Passage to read
How to forecast and improve model simultaneously

gp3354gp3354 Member Posts: 2 Contributor I
edited December 2018 in Help

Hello!

I’m new to Data Science and RM.  

I am asking for some help in the following task. I am building a model, that would forecast energy consumption for every day. I have a lot of training data and I have already prepared input parameters of one month of test data. Because test data are from past, I also have the exact energy consumption figures for the whole month. So, I would like to validate my model, based on this test data.

 

Is there any function in RapidMiner that would predict energy consumption for the first day of the month, then take the exact consumption figure from an additional file and use it as a training data and after that predict energy consumption for the second day of the month? Then again, take the exact consumption for second day, use it as a training data and predict consumption for day three of the month, and again, and again, for the whole month.

What I actually need is an algorithm that would predict, then learn from some extra information (not previously known) and train again, repeat this whole task again. 

 

I would appreciate some good advice, thank you in advance!

 

Tagged:

Best Answer

Answers

  • gp3354gp3354 Member Posts: 2 Contributor I

    Hello rfuentealba

    thank you for the elaborate answer, you're amazing. 

    I was hoping there might be a built-in function that would solve that problem recursively, but your answer was helpful anyway.

Information provided
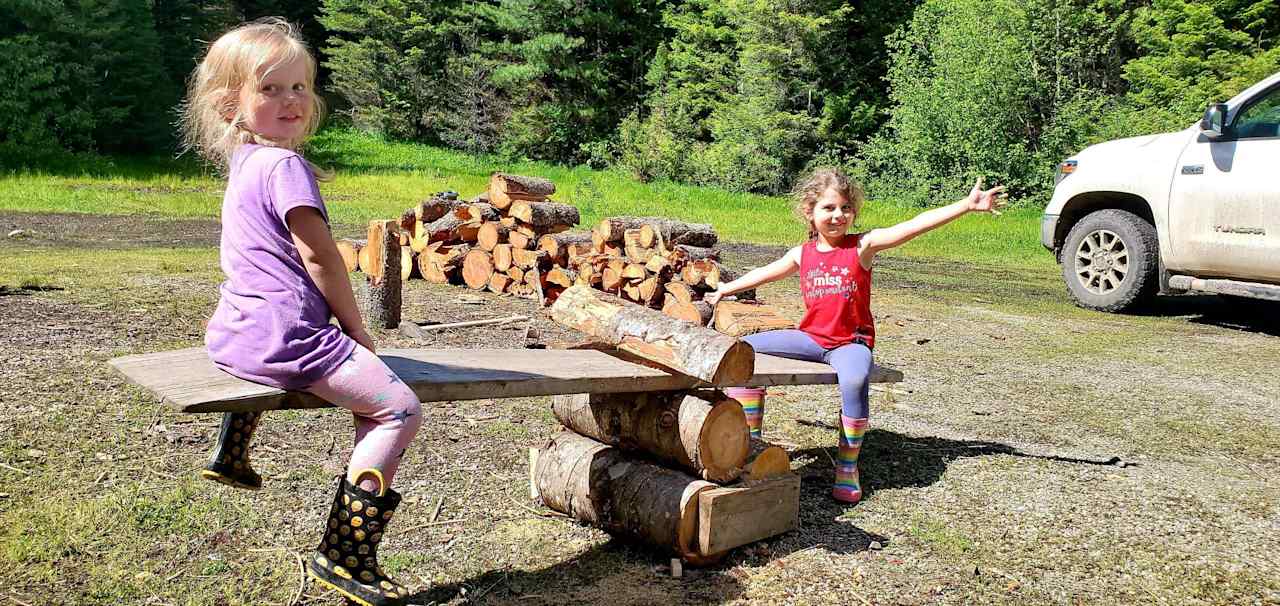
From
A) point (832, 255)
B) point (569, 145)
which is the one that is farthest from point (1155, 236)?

Tasks and exercises
A - In the forum thread about forecasting energy consumption, how much test data does the poster have input parameters for?
B - Pick up the forum thread about forecasting energy consumption and write what comes after its final sentence.
The material has no connection to the forum thread about forecasting energy consumption.

Results of the tasks
A - One month of test data.

B -
  • rfuentealbarfuentealba Moderator, RapidMiner Certified Analyst, Member, University Professor Posts: 568 Unicorn

    Hi @gp3354!

     

    Glad it helped.

     

    A little while after I replied, I thought about something else that you should take in consideration. As I don't know what your data looks like, I'll make something up to explain my point.

     

    Let's say this is your data:

     

    Monday, 101kw

    Tuesday, 97kw

    Wednesday, 98kw

    Thursday, 94kw

    Friday, 104kw

    Saturday, 119kw

    Sunday, 93kw.

     

    Let's say you apply a decision tree (I don't care about the algorithm, so I chose this to make it easy), and that since it's Monday, the decision tree is confident that your consumption will be 101kw...

     

    If you put this as your new data, it's ok, but... what if on that Monday, your brother appeared at home with some beers to watch a soccer game, your neighbour asked you if she could use your laundry machine, and you used the coffee machine more than what was expected because you couldn't sleep? That would result in having more than the 101kw you predicted yet you are still reinforcing your algorithm with your prediction data instead of using your new data that may be different. Evaluate if what you want is to use the prediction or the outcome and fix appropriately, if you find it ok.

     

    Never forget this rule (I forget it more often than not): Machine Learning isn't about forecasting the future but about using data to drive your decision making, by creating a mathematical idea of what will happen if the behaviour you are studying continues. I guess you already know how to use the operators I sent you, these are enough to solve this minor inconvenient.

     

    All the best,

     

    Rodrigo.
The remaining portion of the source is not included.